• Prompt
Your answer should be a faithful copy of the entire listing.

• Data extract

┄┄┄┄┄┄┄┄┄┄┄┄┄┄┄┄┄┄┄┄

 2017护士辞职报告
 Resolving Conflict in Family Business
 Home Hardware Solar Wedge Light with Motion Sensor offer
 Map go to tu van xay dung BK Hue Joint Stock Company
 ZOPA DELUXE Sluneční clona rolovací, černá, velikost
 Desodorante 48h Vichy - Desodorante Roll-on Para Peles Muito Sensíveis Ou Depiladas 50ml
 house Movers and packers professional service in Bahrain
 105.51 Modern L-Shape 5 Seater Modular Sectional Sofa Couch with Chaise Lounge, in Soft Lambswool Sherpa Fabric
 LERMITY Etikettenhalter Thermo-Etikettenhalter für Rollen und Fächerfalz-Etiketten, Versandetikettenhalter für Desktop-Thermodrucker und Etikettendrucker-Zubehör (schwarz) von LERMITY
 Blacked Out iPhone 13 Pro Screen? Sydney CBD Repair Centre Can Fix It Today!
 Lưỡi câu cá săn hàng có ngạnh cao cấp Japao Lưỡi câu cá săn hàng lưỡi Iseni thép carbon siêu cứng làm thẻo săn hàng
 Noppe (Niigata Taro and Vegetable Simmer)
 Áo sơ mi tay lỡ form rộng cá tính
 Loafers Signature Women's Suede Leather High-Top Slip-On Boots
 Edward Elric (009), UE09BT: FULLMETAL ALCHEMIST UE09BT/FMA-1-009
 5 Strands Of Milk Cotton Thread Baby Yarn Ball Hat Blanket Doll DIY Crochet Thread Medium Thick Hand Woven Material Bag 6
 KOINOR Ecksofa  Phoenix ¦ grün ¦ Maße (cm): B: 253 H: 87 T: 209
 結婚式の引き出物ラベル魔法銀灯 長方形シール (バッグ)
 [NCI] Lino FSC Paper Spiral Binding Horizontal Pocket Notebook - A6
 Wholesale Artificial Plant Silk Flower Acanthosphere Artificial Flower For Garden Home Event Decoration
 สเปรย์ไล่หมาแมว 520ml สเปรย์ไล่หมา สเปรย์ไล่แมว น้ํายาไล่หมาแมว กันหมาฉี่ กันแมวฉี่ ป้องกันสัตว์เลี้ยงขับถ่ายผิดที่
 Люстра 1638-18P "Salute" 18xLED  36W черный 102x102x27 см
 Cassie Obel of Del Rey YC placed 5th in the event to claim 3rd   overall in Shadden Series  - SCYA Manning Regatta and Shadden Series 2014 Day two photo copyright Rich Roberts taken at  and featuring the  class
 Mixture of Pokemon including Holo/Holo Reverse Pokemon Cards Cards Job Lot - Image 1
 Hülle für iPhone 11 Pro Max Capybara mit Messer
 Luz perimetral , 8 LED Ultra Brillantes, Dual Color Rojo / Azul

┄┄┄┄┄┄┄┄┄┄┄┄┄┄┄┄┄┄┄┄

• Task response
 2017护士辞职报告
 Resolving Conflict in Family Business
 Home Hardware Solar Wedge Light with Motion Sensor offer
 Map go to tu van xay dung BK Hue Joint Stock Company
 ZOPA DELUXE Sluneční clona rolovací, černá, velikost
 Desodorante 48h Vichy - Desodorante Roll-on Para Peles Muito Sensíveis Ou Depiladas 50ml
 house Movers and packers professional service in Bahrain
 105.51 Modern L-Shape 5 Seater Modular Sectional Sofa Couch with Chaise Lounge, in Soft Lambswool Sherpa Fabric
 LERMITY Etikettenhalter Thermo-Etikettenhalter für Rollen und Fächerfalz-Etiketten, Versandetikettenhalter für Desktop-Thermodrucker und Etikettendrucker-Zubehör (schwarz) von LERMITY
 Blacked Out iPhone 13 Pro Screen? Sydney CBD Repair Centre Can Fix It Today!
 Lưỡi câu cá săn hàng có ngạnh cao cấp Japao Lưỡi câu cá săn hàng lưỡi Iseni thép carbon siêu cứng làm thẻo săn hàng
 Noppe (Niigata Taro and Vegetable Simmer)
 Áo sơ mi tay lỡ form rộng cá tính
 Loafers Signature Women's Suede Leather High-Top Slip-On Boots
 Edward Elric (009), UE09BT: FULLMETAL ALCHEMIST UE09BT/FMA-1-009
 5 Strands Of Milk Cotton Thread Baby Yarn Ball Hat Blanket Doll DIY Crochet Thread Medium Thick Hand Woven Material Bag 6
 KOINOR Ecksofa  Phoenix ¦ grün ¦ Maße (cm): B: 253 H: 87 T: 209
 結婚式の引き出物ラベル魔法銀灯 長方形シール (バッグ)
 [NCI] Lino FSC Paper Spiral Binding Horizontal Pocket Notebook - A6
 Wholesale Artificial Plant Silk Flower Acanthosphere Artificial Flower For Garden Home Event Decoration
 สเปรย์ไล่หมาแมว 520ml สเปรย์ไล่หมา สเปรย์ไล่แมว น้ํายาไล่หมาแมว กันหมาฉี่ กันแมวฉี่ ป้องกันสัตว์เลี้ยงขับถ่ายผิดที่
 Люстра 1638-18P "Salute" 18xLED  36W черный 102x102x27 см
 Cassie Obel of Del Rey YC placed 5th in the event to claim 3rd   overall in Shadden Series  - SCYA Manning Regatta and Shadden Series 2014 Day two photo copyright Rich Roberts taken at  and featuring the  class
 Mixture of Pokemon including Holo/Holo Reverse Pokemon Cards Cards Job Lot - Image 1
 Hülle für iPhone 11 Pro Max Capybara mit Messer
 Luz perimetral , 8 LED Ultra Brillantes, Dual Color Rojo / Azul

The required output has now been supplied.